(Beginning of Information provided)

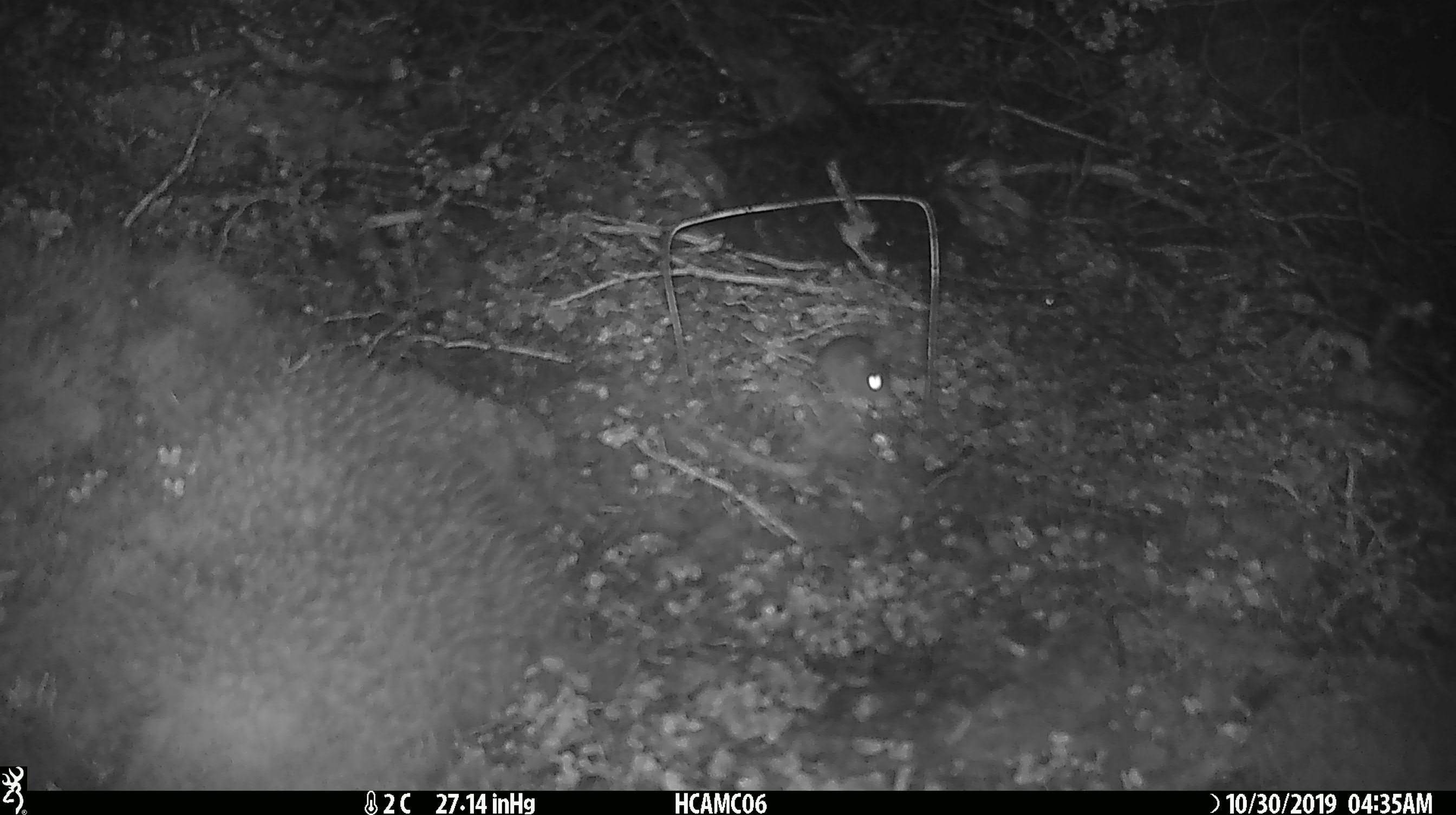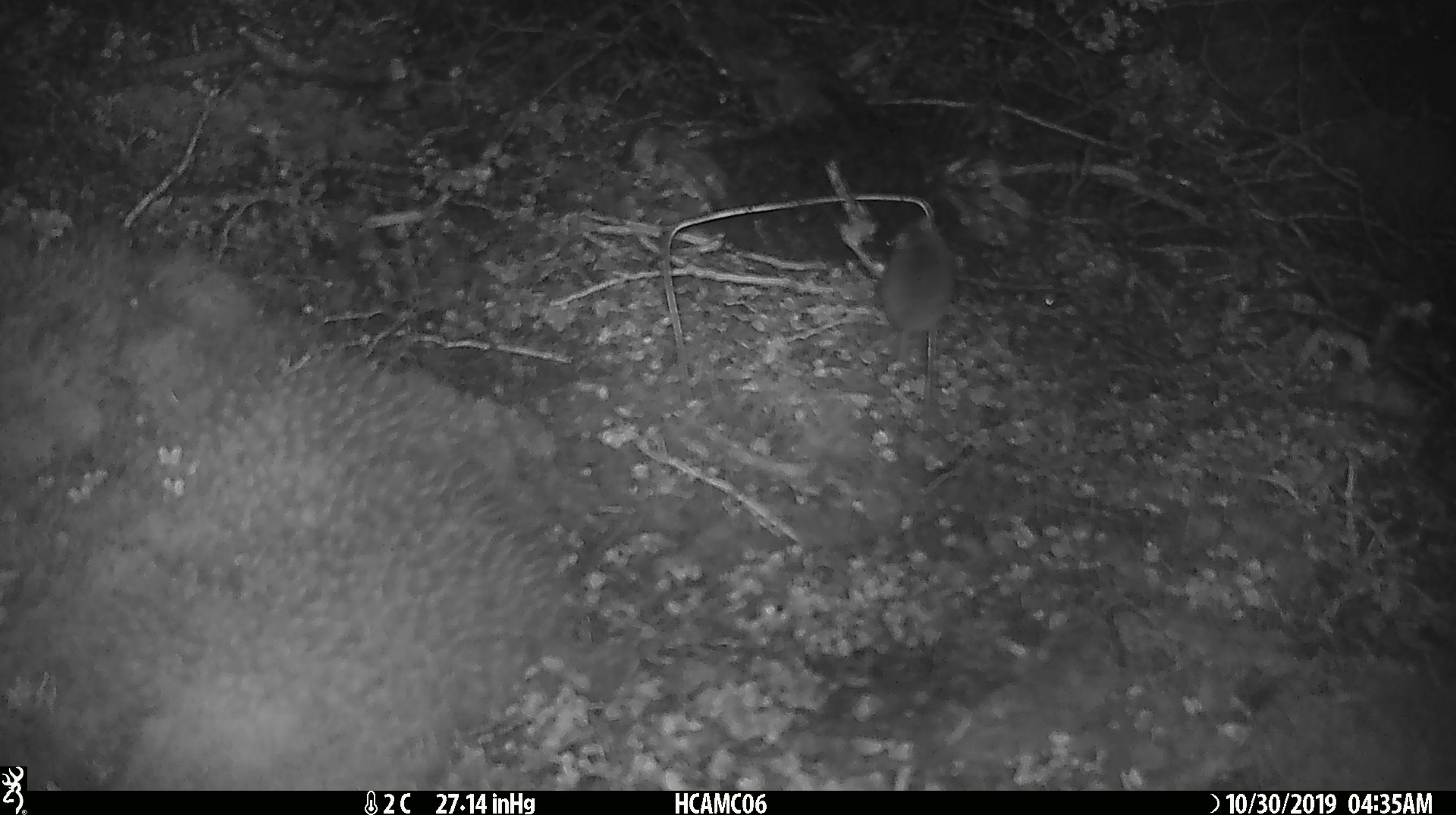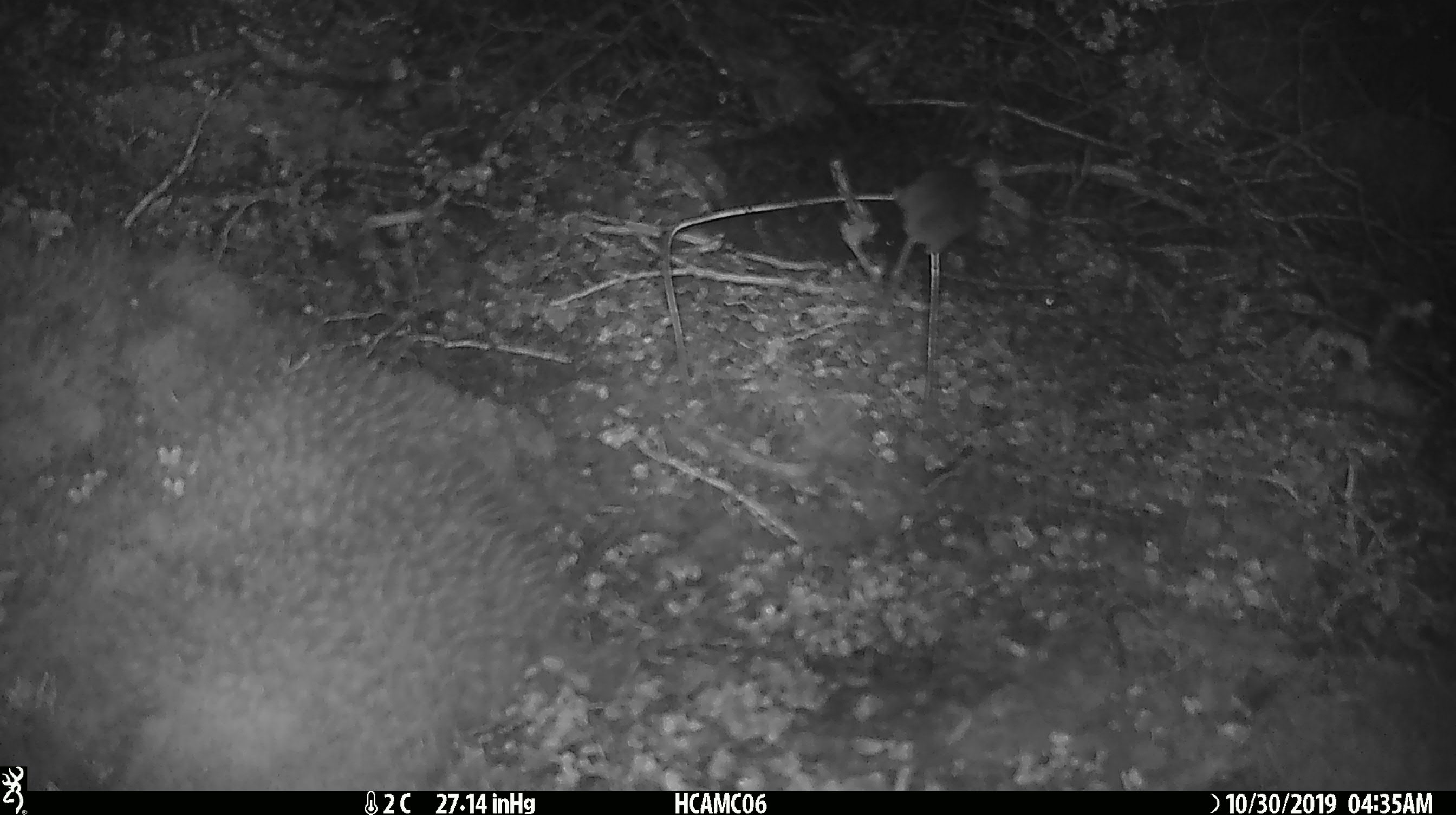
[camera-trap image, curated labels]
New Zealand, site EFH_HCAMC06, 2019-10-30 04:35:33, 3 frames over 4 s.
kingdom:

(End of Information provided)

## Action item
What belongs in the answer is each line above, reproduced exactly, and no picture.

## Result for this exercise
[camera-trap image, curated labels]
New Zealand, site EFH_HCAMC06, 2019-10-30 04:35:33, 3 frames over 4 s.
kingdom:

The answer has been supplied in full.